What you have to do
Quote every line of text in the material below verbatim, leaving the pictures out of your answer.

Data excerpts
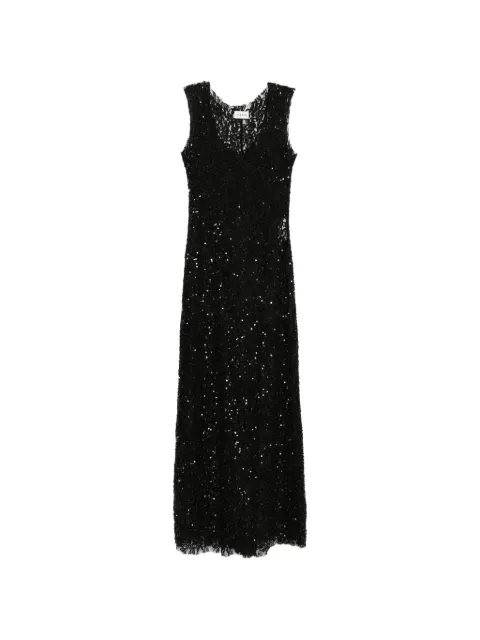 P.A.R.O.S.H. sequin-embellished sleeveless maxi dress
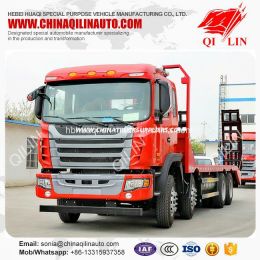 8X4 Tractor Head Excavator Transport 25 Tons Low Bed Truck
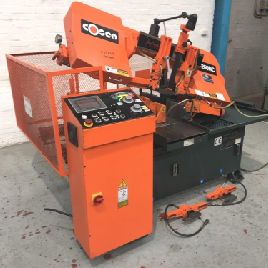 COSEN C-260 NC 260mm Horizontal Hydraulic Bandsaw. Manufactured 2013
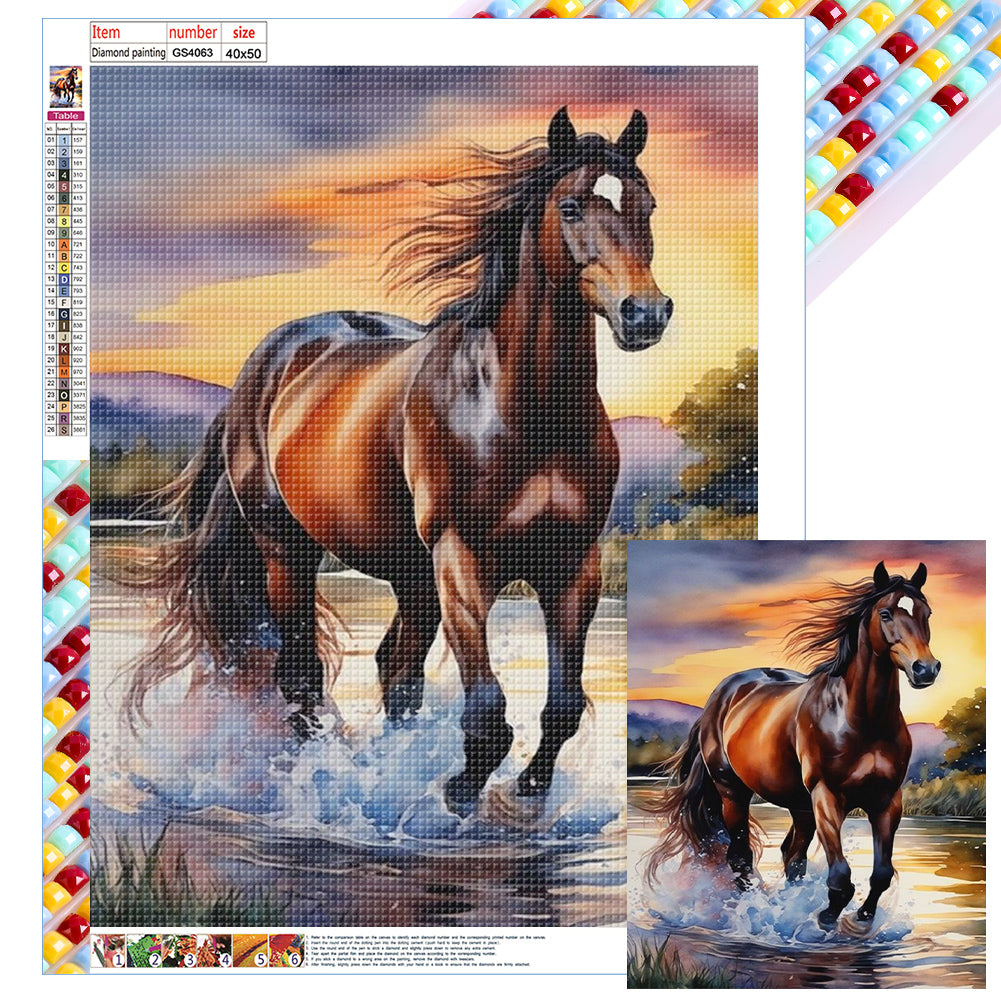 Horse - Full Square Drill Diamond Painting 40*50CM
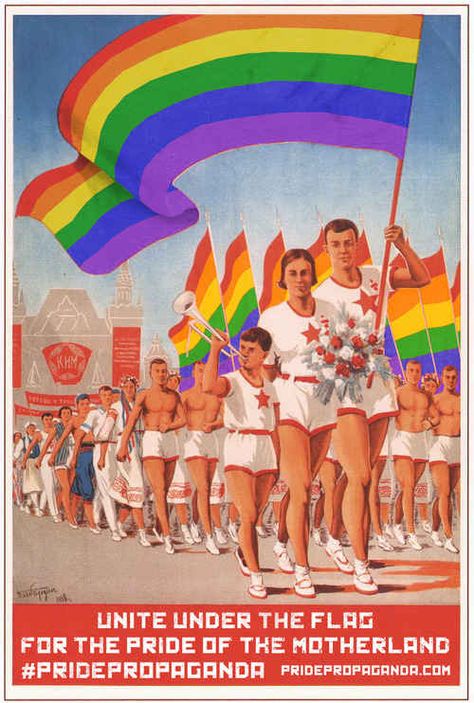 Classic Soviet Propaganda Images Turned Gay Soviet Propaganda, Communist Propaganda, Bloc Party, Propaganda Art, Socialist Realism, Soviet Art, Gay Aesthetic, Russian History, Propaganda Posters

Response area
 P.A.R.O.S.H. sequin-embellished sleeveless maxi dress
 8X4 Tractor Head Excavator Transport 25 Tons Low Bed Truck
 COSEN C-260 NC 260mm Horizontal Hydraulic Bandsaw. Manufactured 2013
 Horse - Full Square Drill Diamond Painting 40*50CM
 Classic Soviet Propaganda Images Turned Gay Soviet Propaganda, Communist Propaganda, Bloc Party, Propaganda Art, Socialist Realism, Soviet Art, Gay Aesthetic, Russian History, Propaganda Posters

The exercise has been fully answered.